My legs buckled. I staggered blindly toward the nearest edge of the circle, feet slipping in mud. One more step and I’d tumble into the open grave—into darkness, into earth, into anything but this freezing torment.

I didn’t care anymore.

Then—movement.

A shadow tore through the rain.

Someone was running—hard, reckless, slipping and catching himself as he burst into the circle of graves like a man chased by his own guilt.

I recognized him instantly.

My stomach dropped.

Dr. Marcus Hale.

My therapist.

Mid-forties. Thinning hair plastered to his scalp. Trench coat soaked through, clinging to his frame. The same man who had stand in a corner eight years ago, chewing his nails, eyes averted—while my aunt’s husband forced himself on me.

“Oh my God—” He skidded to a stop, breathless, panic etched across his face. “Elena?”

His gaze flicked over me—mud-smeared, shaking, barely upright.

“Did this man put you here?”

For a moment I couldn’t speak. I just stared at him through the rain, disbelief crashing into something darker, uglier.

He turned to Ruslan, hands lifting in a placating gesture.

“Mr. Baranov,” Marcus said quickly, voice shaking. “I know the police can’t touch you, but please—this is going too far. Let her go. Punish her another way. Anything. She’ll die out here.”

Ruslan didn’t raise his voice.

“Leave.”

The word was soft. Absolute.

Marcus hesitated.

Something in me snapped.

“Leave!” I screamed, the sound tearing my throat open anew. “Don’t pretend you care now!”

Marcus flinched as if struck.

The last of my strength gave out. I collapsed to my knees in the mud, sobbing so violently my body convulsed. Water pooled beneath my palms. Cold seeped into my skin.
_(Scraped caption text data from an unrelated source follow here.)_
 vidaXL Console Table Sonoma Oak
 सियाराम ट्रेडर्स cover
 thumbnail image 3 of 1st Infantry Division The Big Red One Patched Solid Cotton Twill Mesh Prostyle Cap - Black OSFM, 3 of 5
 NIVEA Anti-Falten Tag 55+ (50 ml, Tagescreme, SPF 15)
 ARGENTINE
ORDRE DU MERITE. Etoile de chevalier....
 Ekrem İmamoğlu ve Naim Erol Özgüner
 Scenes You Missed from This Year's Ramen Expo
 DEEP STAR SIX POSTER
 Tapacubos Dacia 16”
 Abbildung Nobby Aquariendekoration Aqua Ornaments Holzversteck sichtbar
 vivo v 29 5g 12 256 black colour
“You made it happen,” I cried, words spilling without restraint. “You betrayed me. You sold me out.”

My hands clawed at my chest as if I could rip the memory free, tear it out like a tumor.

“You stood there,” I screamed. “You watched him violate me. You let it happen.”
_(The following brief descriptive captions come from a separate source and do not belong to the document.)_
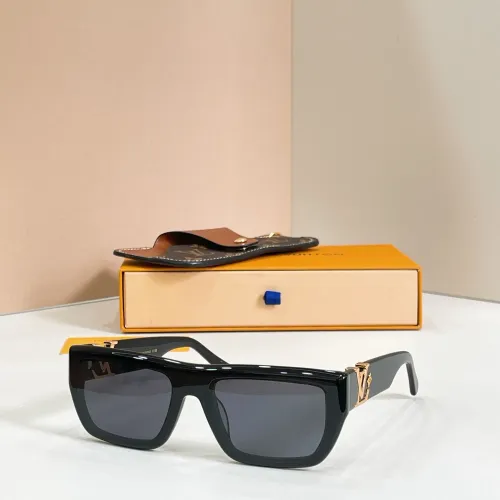 Louis Vuitton AAA Quality Sunglasses #1433422 $60.00 USD, Wholesale Replica Louis Vuitton AAA Quality Sunglasses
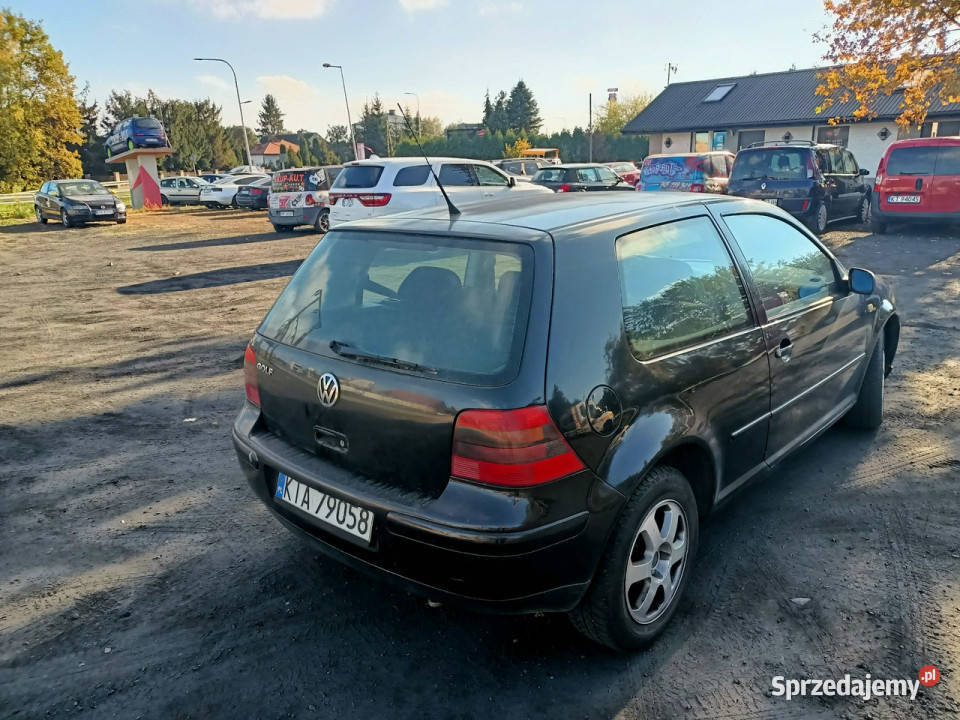 Volkswagen Golf Volkswagen Golf 16LPG 99r IV nieuszkodzony małopolskie Tarnów sprzedam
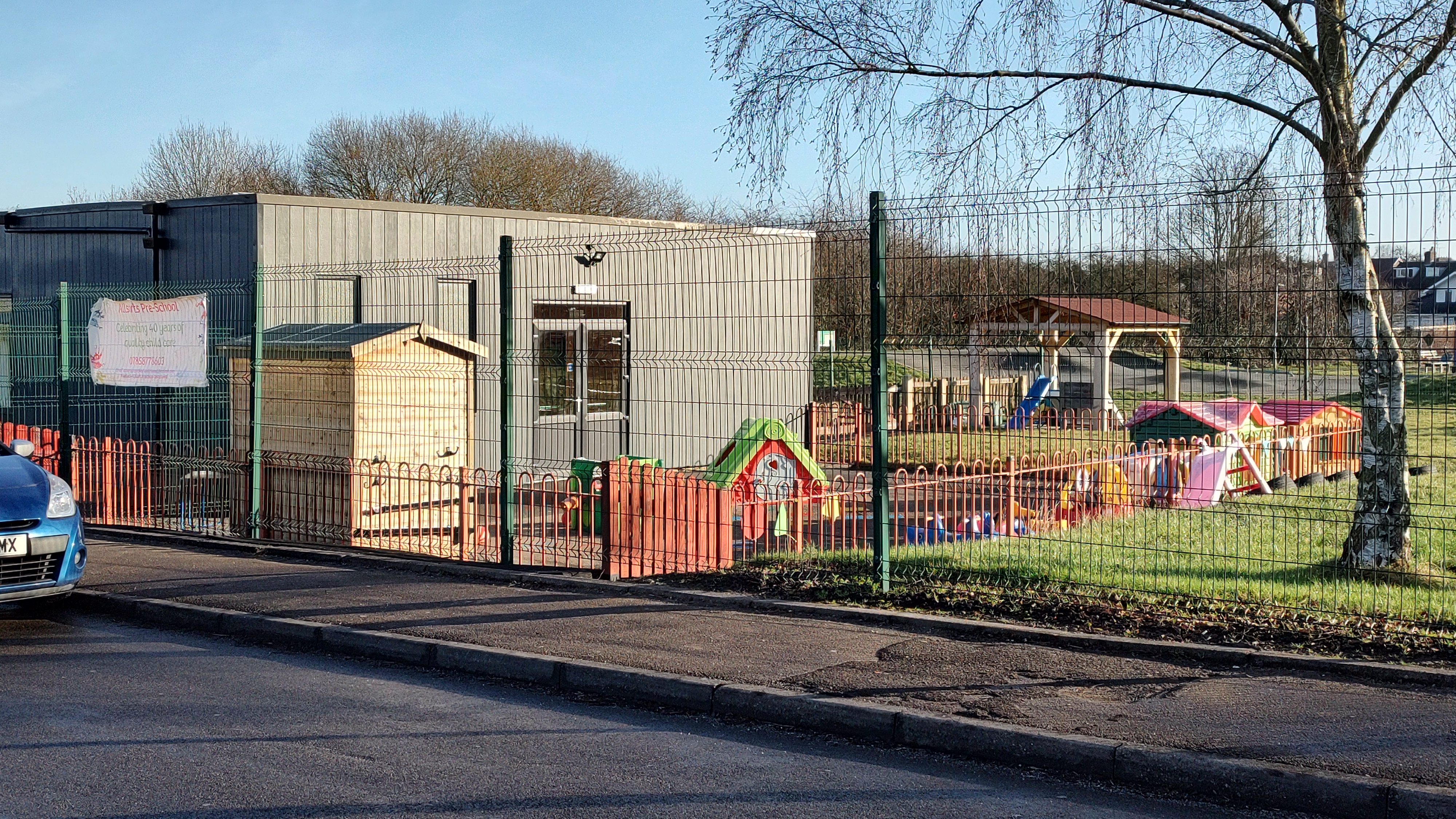 Underwood Community Centre and grounds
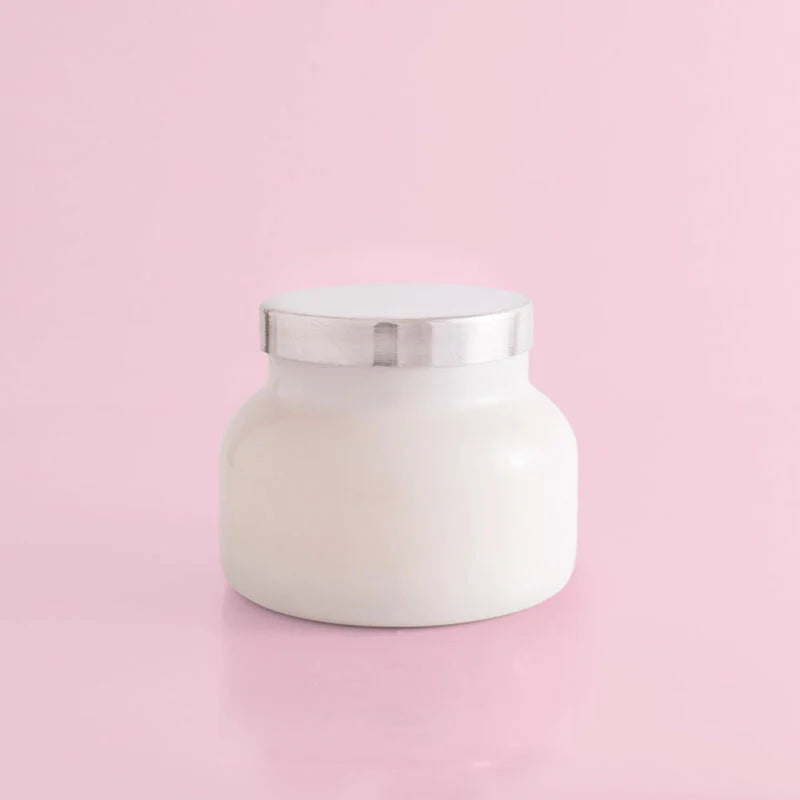 VOLCANO WHITE SIGNATURE JAR CANDLE (19OZ)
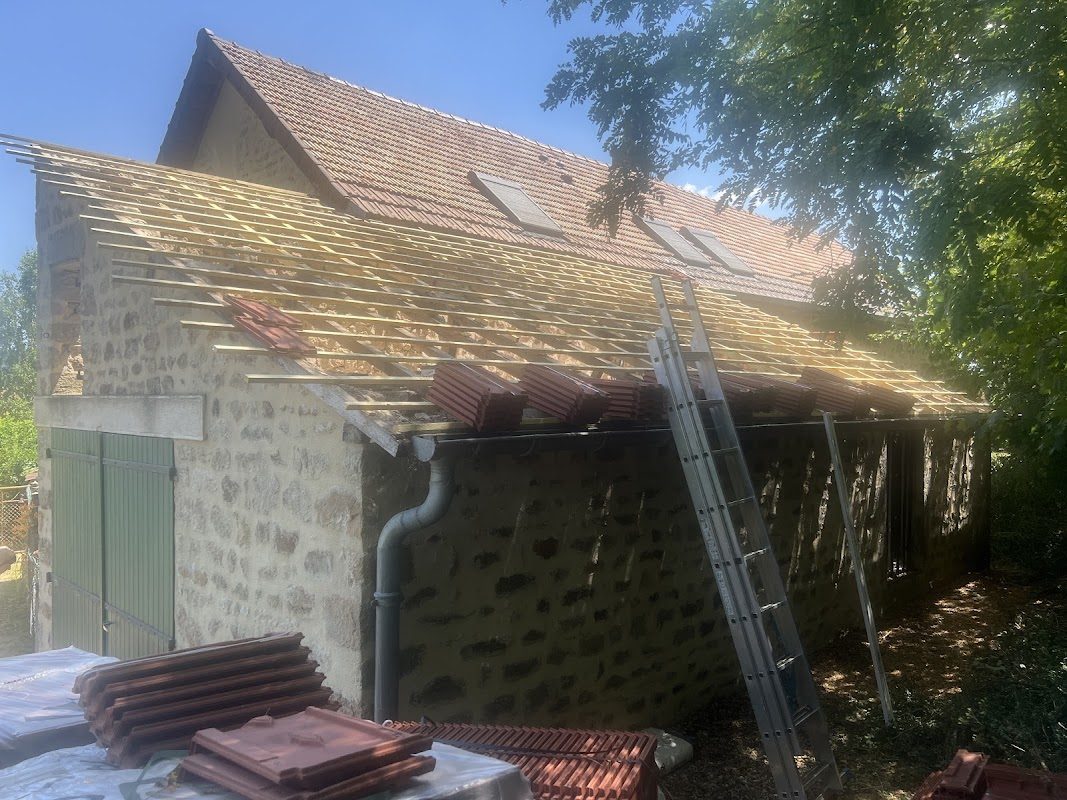 Réalisation — ANM Toiture Rénovation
The trauma surged like a tidal wave—no warning, no mercy. I folded forward, forehead pressing into the mud, rocking back and forth. My nails dug into my scalp, pulling, grounding me in pain because the memories were worse.

“I trusted you,” I sobbed. “I trusted you.”
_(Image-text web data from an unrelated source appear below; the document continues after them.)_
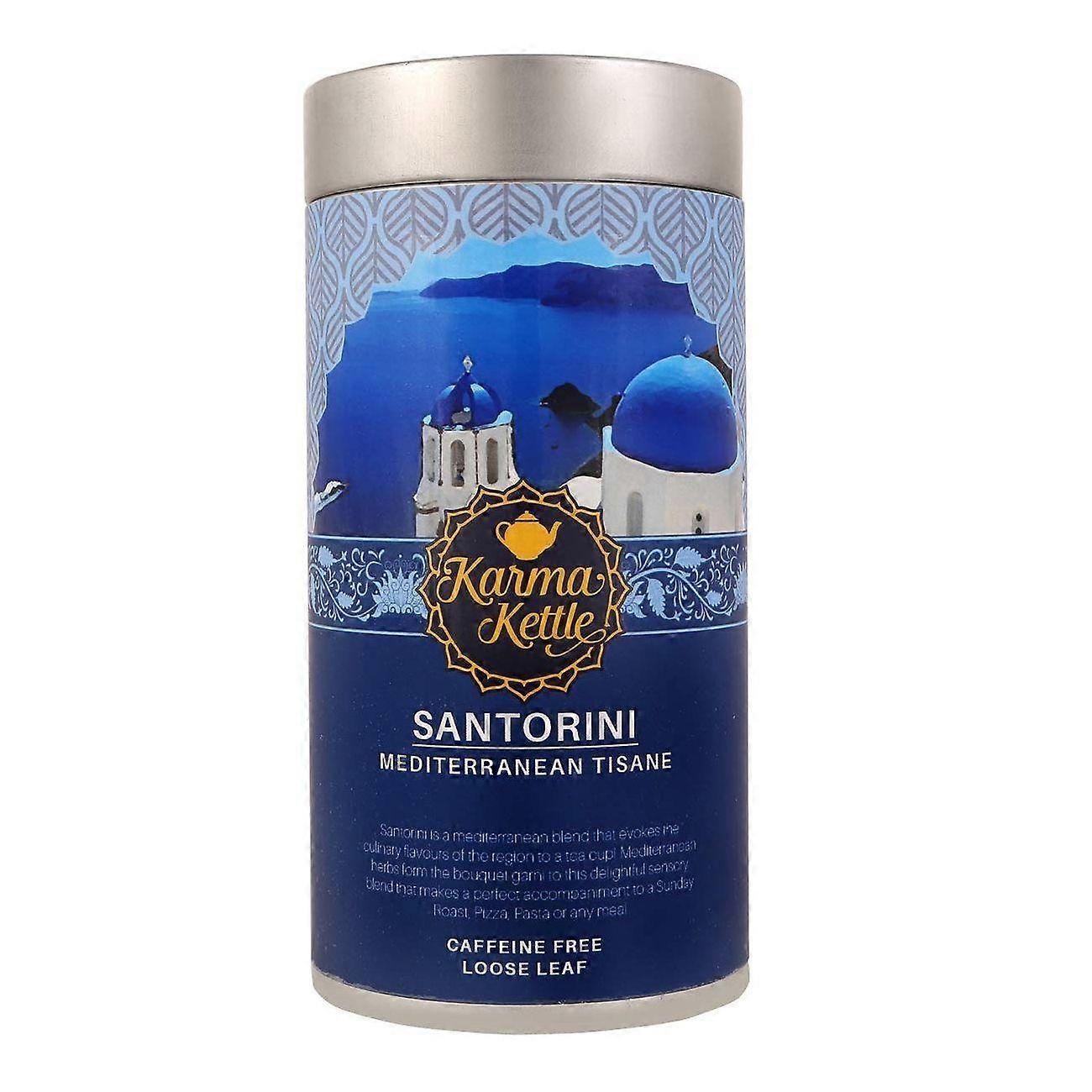mediterranean tea (75 g), Santorini, Karma Kettle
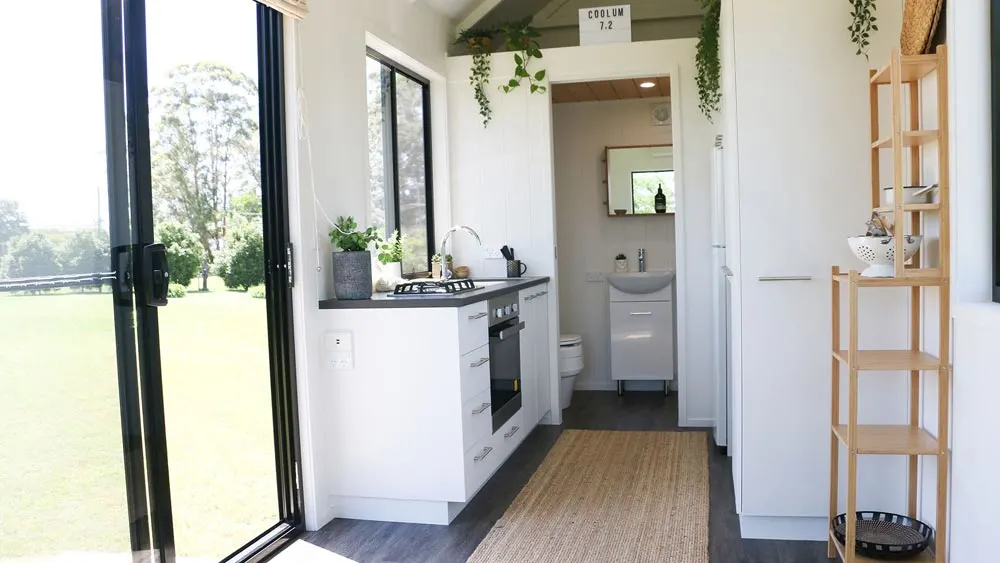 Entryway - Coolum 7.2 by Aussie Tiny Houses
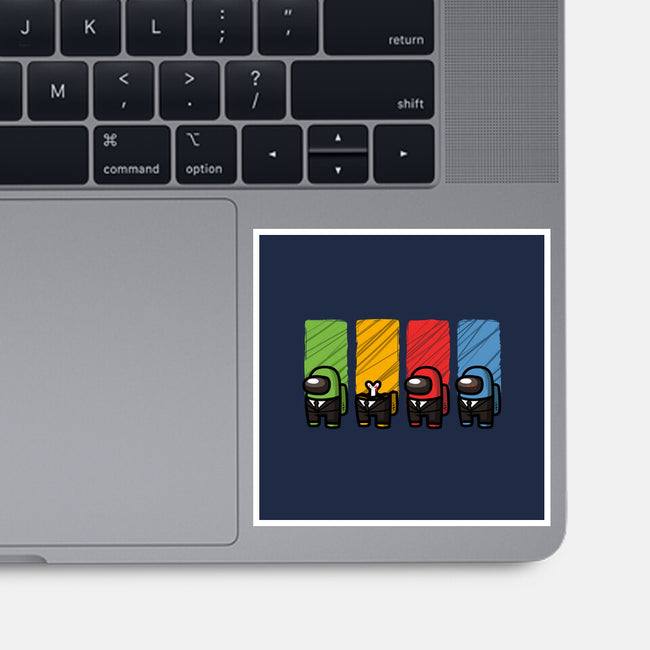 Reservoir Impostors-none glossy sticker-ducfrench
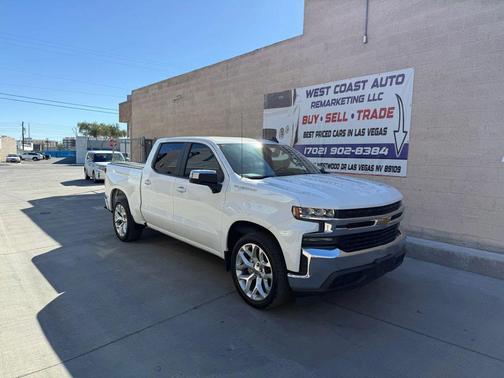 2019 Chevrolet Silverado 1500 LT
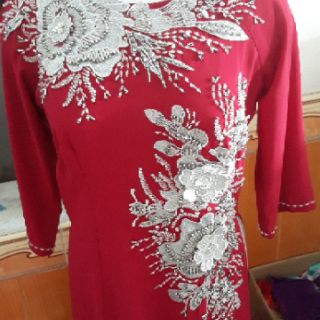 Áo Dài Bà sui 4 tà cao cấp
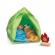 Set de joaca din lemn hape eco-camping 25 piese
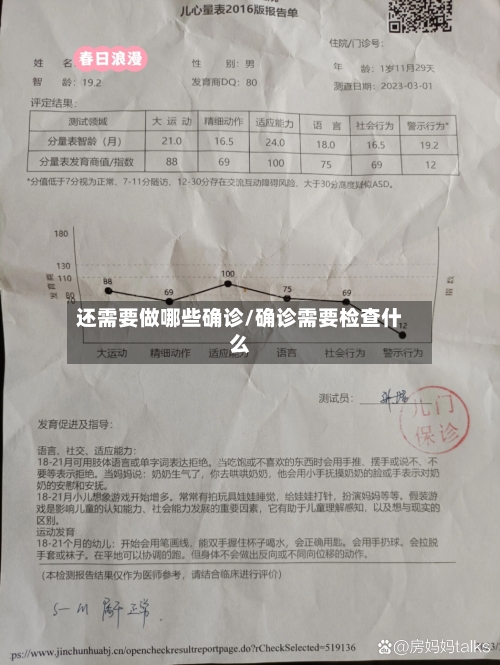 还需要做哪些确诊/确诊需要检查什么-第3张图片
Marcus staggered backward, horror and shame battling across his face.

Then Ruslan moved.

He crossed the distance in two strides.

One moment Marcus was standing—next he was airborne. Ruslan grabbed him by the collar and slammed him into the ground with bone-jarring force.

Mud splashed.

Marcus gasped, the breath punched from his lungs.

“What did you do to my wife?”

Ruslan’s voice was low. Deadly. Each word precise.

Marcus choked, rain streaming down his face as he clawed at Ruslan’s wrist.

I lifted my head, mud streaking my cheeks, and screamed through the storm:

“He betrayed me! He let my aunt’s husband violate me!”

Ruslan froze.

His head snapped toward me.

Then back to Marcus.

The grip tightened. Marcus whimpered, terror finally naked.

Ruslan looked at me again—really looked.

For the first time since the altar, something shifted.

Not pity.

Not mercy.

Recognition.

A man recognizing the shape of truth because it matched too closely with his own scars.

Then he kicked him into one of the open graves.

The body hit the earth with a dull, final thud.

And without hesitation, he followed—dropping down after him, landing in the pit like a predator closing the distance at last.

Not rushed. Not wild.

Like a monster who had hunted this prey for years... and was finally ready to finish it.

The water surged around them, icy and black, sloshing up to their waists. Mud sucked at their legs, dragging them down.

The therapist scrambled backward, slipping in the mud, eyes wide and animal with fear.

The rain had become a living thing.

It roared across the open grave like a wild animal unleashed, hammering the earth until the ground surrendered completely.

What had once been dirt was now a churning, ankle-deep swamp. Water poured into the open graves in relentless sheets, rising fast—black, cold, merciless.

The therapist coughed.

A wet, broken sound.

“Mr. Ruslan...” The man’s voice cracked, thin and pleading, barely audible over the rain.

He struggled to keep his head above the rising water. “There seems to be a misunderstanding. I can explain—”

Ruslan didn’t let him finish.

He stepped forward and threw a single punch.

It landed with devastating precision.